REPUBLIKA.CO.ID, BANDUNG--- Dinas Tenagakerja dan Transmigrasi Jawa Barat kesulitan menghimpun data jumlah pekerja yang mendapat Pemutusan Hubungan Kerja (PHK) dari perusahaannya pada tahun ini. Salah satu penyebabnya, karena rendahnya kesadaran perusahaan untuk melaporkan data.
Menurut Kepala Dinas Tenagakerja dan Transmigrasi Jabar, Hening Widyatmoko, terdapat sejumlah penafsiran soal laporan data PHK di kabupaten/kota. Hal ini membuat datanya menjadi tidak akurat.
Oleh karena itu, kata dia, Disnakertrans Jabar sempat akan menggunakan data jumlah PHK berdasarkan jumlah Tenagakerja yang mencairkan Jaminan Hari Tua (KHT) di BPJS. Karena, yang berhak mengambil JHT adalah tenagakerja yang pensiun atau mengundurkan diri atau meninggal dunia/cacat tetap atau yang tidak dapat bekerja kembali.
Berdasarkan data JHT yang dicarikan terhitung 2014-2015 mencapai 204.000 orang. Namun data ini dinilai kurang valid untuk menyebutkan jumlah tenagakerja yang di PHK.
"Kami meminta kawan-kawan di kabupaten/kota untuk menghitung kembali jumlah yang di PHK murni, bukan yang mengundurkan diri, dan lain-lain," ujar Hening, Jumat (16/10).
Hening mengatakan, penghitungan ulang data tersebut memerlukan waktu. Pemprov sendiri tidak bisa turun langsung karena Disnaker kabupaten/kota yang punya kewenangan untuk menghimpun data PHK.
Selain itu, kata dia, kabupaten/kota juga kesulitan melakukan penghimpunan data karena redahnya kesadaran perusahaan memberikan laporan soal jumlah tenagakerja yang di PHK. Padahal sesuai aturan, perusahaan berkewajiban menginformasikan data kondisi karyawannya. "Nampaknya belum semua sadar untuk melaporkan PHK ke disnaker setempat," katanya.
Disnakertrans Jabar, kata dia, sebenarnya mendapat tugas dari pemerintah pusat untuk menghimpun data PHK paling telat 14 Oktober kemarin. Namun melihat kondisi saat ini, Disnakertrans Jabar belum berani mengirimkan data tersebut karena khawatir tidak akurat.
Adapun dari data terakhir yang terhimpun, jumlahnya telah mencapai 6.000 orang."Deadline-nya kemarin tapi kami sudah informasikan ke pusat tentang hal ini," katanya.
Untuk mencegah PHK, Hening mengusulkan kebijakan Sosial Safety Net atau Jaring Pengaman Sosial.
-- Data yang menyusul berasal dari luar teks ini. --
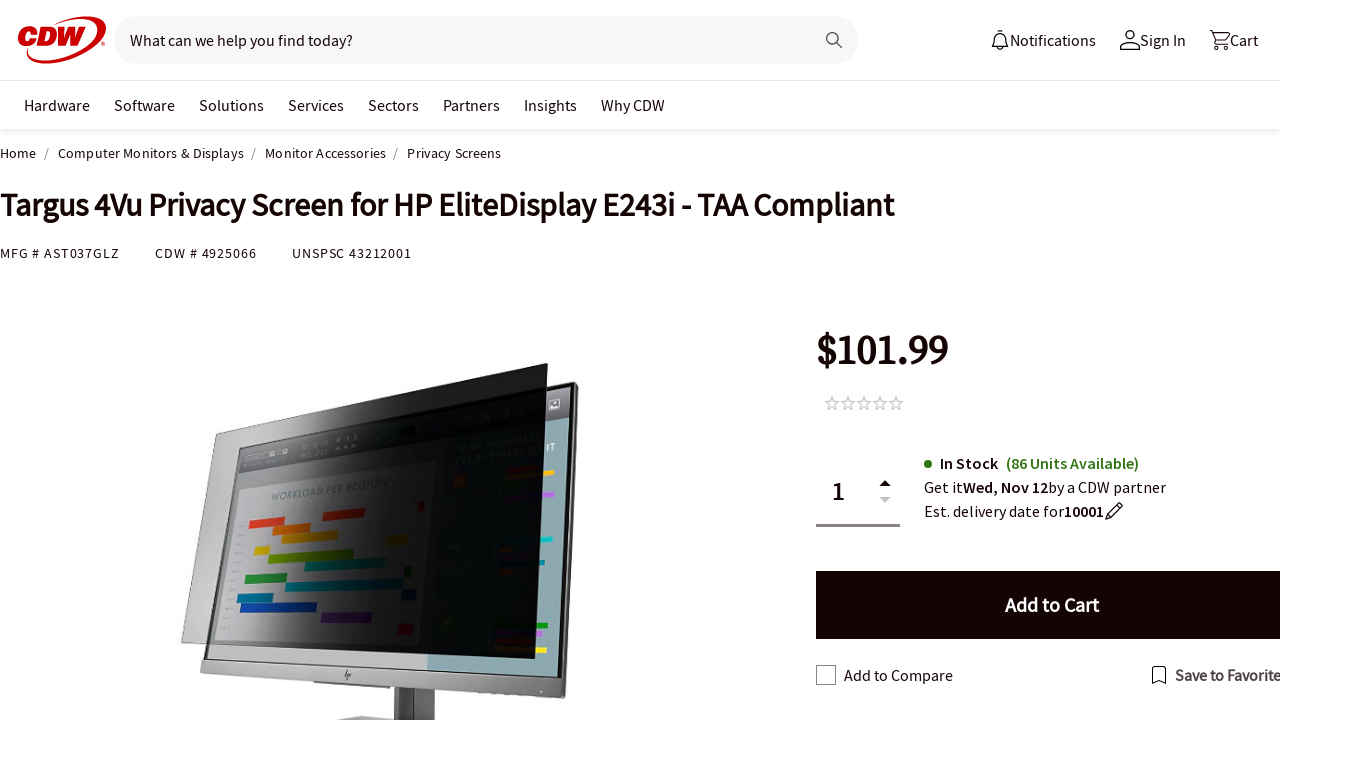

--- FILE ---
content_type: application/x-javascript;charset=utf-8
request_url: https://smetrics.cdw.com/id?d_visid_ver=5.2.0&d_fieldgroup=A&mcorgid=6B61EE6A54FA17010A4C98A7%40AdobeOrg&mid=68830753686376008422529948707316964153&ts=1762577063623
body_size: -114
content:
{"mid":"68830753686376008422529948707316964153"}

--- FILE ---
content_type: text/javascript; charset=UTF-8
request_url: https://cdw.needle.com/pload?v=10126B&cid=1762577066008&cids=2&ts=1762577066024&pcount=24&pdata=title%3DTargus%25204Vu%2520Privacy%2520Screen%2520for%2520HP%2520EliteDisplay%2520E243i%2520-%2520TAA%2520Compliant%2520-%2520AST037GLZ%2520-%2520Privacy%2520Screens%2520-%2520CDW.com%26url%3Dhttps%253A%252F%252Fwww.cdw.com%252Fproduct%252Ftargus-4vu-privacy-screen-for-hp-elitedisplay-e243i-taa-compliant%252F4925066%26wn%3D66024%26ls%3D1%26ExternalNetwork%3Dtrue%26productId%3D4925066%26categoryId%3DComputer%2520Monitors%2520%2526%2520Displays%257CMonitor%2520Accessories%257CPrivacy%2520Screens%26productPrice%3D101.99%26inviteContext%3DComputer%2520Monitors%2520%2526%2520Displays%26setBrand%3DTargus%26PersistentId%3D%26CustomerSeq%3D%26EAccountUserEmailAddressSeq%3D%26ContactSeq%3D%26CustomerType%3D%26EAccountUserSeq%3D%26RecentOrderFlag%3D%26MSEnrolled%3D%26BrandDescription%3D%26MembershipPrintingSolution%3D%26MembershipShippingQualifier%3D%26MarketingEntitySegmentLevel3Description%3D%26MarketingEntitySegmentLevel2Description%3D%26lz%3DNA
body_size: 126
content:
Needle.setCookie('needleopt','Saant0-bots',3600);Needle.np="N190d1762577066008000110081cc38aaa81cc38aaa00000000000000000000000000000000";Needle.setCookie("needlepin",Needle.np,15552000);

--- FILE ---
content_type: text/javascript;charset=UTF-8
request_url: https://webobjects2.cdw.com/is/image/CDW/4925066_IS?req=set,json&handler=cbImageGallery1762577063002&callback=cbImageGallery1762577063002&_=1762577060468
body_size: -113
content:
/*jsonp*/cbImageGallery1762577063002({"set":{"pv":"1.0","type":"img_set","n":"CDW/4925066_IS","item":[{"i":{"n":"CDW/4925066"},"s":{"n":"CDW/4925066"},"dx":"1200","dy":"900","iv":"mVsQf2"},{"i":{"n":"CDW/4925066a"},"s":{"n":"CDW/4925066a"},"dx":"1200","dy":"900","iv":"o0nPX2"},{"i":{"n":"CDW/4925066c"},"s":{"n":"CDW/4925066c"},"dx":"900","dy":"900","iv":"jTuQd1"},{"i":{"n":"CDW/4925066h"},"s":{"n":"CDW/4925066h"},"dx":"900","dy":"900","iv":"YEhQF3"}]}},"");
Program ini punya 3 misi, yakni mendorong korban menjadi wirausaha, mendorong korban ke jabatan/posisi yang berbeda, serta mendorong korban ke desa dan menjadi motor perubahan.
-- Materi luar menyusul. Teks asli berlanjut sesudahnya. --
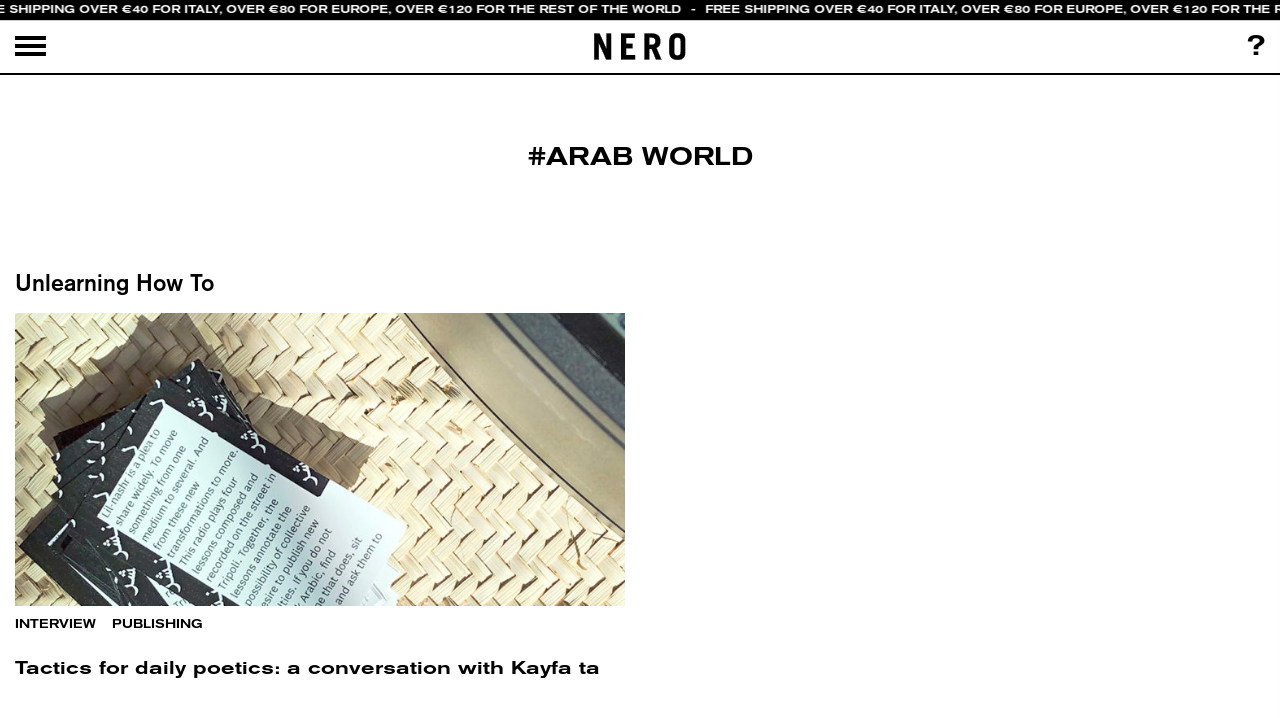

--- FILE ---
content_type: text/javascript
request_url: https://www.neroeditions.com/wp-content/plugins/woo-conditional-shipping-pro/frontend/js/woo-conditional-shipping.js?ver=3.0.0.pro
body_size: 228
content:
jQuery(document).ready(function($) {
	/**
	 * Notices in checkout
	 */
	$( document.body ).on( 'updated_checkout', function() {
		var noticesEl = $( '#wcs-notices-pending' );

		if ( noticesEl.length > 0 ) {
			// Clear existing notices
			$( '#wcs-notices' ).remove();

			var shippingRow = $( 'tr.woocommerce-shipping-totals td:eq(0)' );
			
			if ( shippingRow.length > 0 ) {
				shippingRow.append( noticesEl );
				noticesEl.css( 'display', 'block' ).attr( 'id', 'wcs-notices' );
			}
		}
	} );

	/**
	 * Notices in cart
	 */
	 $( document.body ).on( 'wcs_updated_cart', function() {
		var noticesEl = $( '#wcs-notices-pending' );

		if ( noticesEl.length > 0 ) {
			// Clear existing notices
			$( '#wcs-notices' ).remove();

			var shippingRow = $( 'tr.woocommerce-shipping-totals td:eq(0)' );
			
			if ( shippingRow.length > 0 ) {
				shippingRow.append( noticesEl );
				noticesEl.css( 'display', 'block' ).attr( 'id', 'wcs-notices' );
			}
		}
	} );
	$( document.body ).trigger( 'wcs_updated_cart' );
	$( document.body ).on( 'updated_cart_totals', function() {
		$( document.body ).trigger( 'wcs_updated_cart' );
	} );


	var wcsDebug = {
		init: function() {
			this.toggleDebug();
			this.setInitial();

			var self = this;
			$( document.body ).on( 'updated_checkout', function( data ) {
				self.setInitial();
			} );
		},

		/**
		 * Toggle debug on click
		 */
		toggleDebug: function() {
			var self = this;

			$( document.body ).on( 'click', '#wcs-debug-header', function( e ) {
				if ( $( '#wcs-debug-contents' ).is( ':visible' ) ) {
					$( '#wcs-debug' ).toggleClass( 'closed', true );
				} else {
					$( '#wcs-debug' ).toggleClass( 'closed', false );
				}

				$( '#wcs-debug-contents' ).slideToggle( 200, function() {
					self.saveStatus();
				} );
			} );
		},

		/**
		 * Save debug open / closed status to cookies
		 */
		saveStatus: function() {
			if ( typeof Cookies == 'undefined' ) {
				return;
			}

			Cookies.set( 'wcs_debug_status', $( '#wcs-debug-contents' ).is( ':visible' ) );
		},

		/**
		 * Set initial stage for debug
		 */
		setInitial: function() {
			if ( typeof Cookies == 'undefined' ) {
				return;
			}

			var status = Cookies.get( 'wcs_debug_status' );

			$( '#wcs-debug-contents' ).toggle( status === 'true' );
			$( '#wcs-debug' ).toggleClass( 'closed', $( '#wcs-debug-contents' ).is( ':hidden' ) );
		}
	}

	wcsDebug.init();
});


--- FILE ---
content_type: image/svg+xml
request_url: https://www.neroeditions.com/wp-content/themes/nerino/img/icon_close_bold.svg
body_size: 32
content:
<?xml version="1.0" encoding="utf-8"?>
<!-- Generator: Adobe Illustrator 21.0.0, SVG Export Plug-In . SVG Version: 6.00 Build 0)  -->
<svg version="1.1" id="Livello_1" xmlns="http://www.w3.org/2000/svg" xmlns:xlink="http://www.w3.org/1999/xlink" x="0px" y="0px"
	 viewBox="0 0 25 25" style="enable-background:new 0 0 25 25;" xml:space="preserve">
<g>
	<rect x="11" y="-0.1" transform="matrix(0.7071 -0.7071 0.7071 0.7071 -5.1777 12.5)" width="3" height="25.2"/>
	<rect x="-0.1" y="11" transform="matrix(0.7071 -0.7071 0.7071 0.7071 -5.1777 12.5)" width="25.2" height="3"/>
</g>
</svg>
Hening mengatakan, usulan ini telah disampaikan ke Komisi V DPRD Jabar dan diharapkan dapat didukung untuk dilaksanakan pada 2016 mendatang. Namun, kebijakan ini perlu dukungan lintas sektoral seperti Dinas Pertanian, Badan Pemberdayaan Masyarakat dan Pemerintah Desa (BPMPD).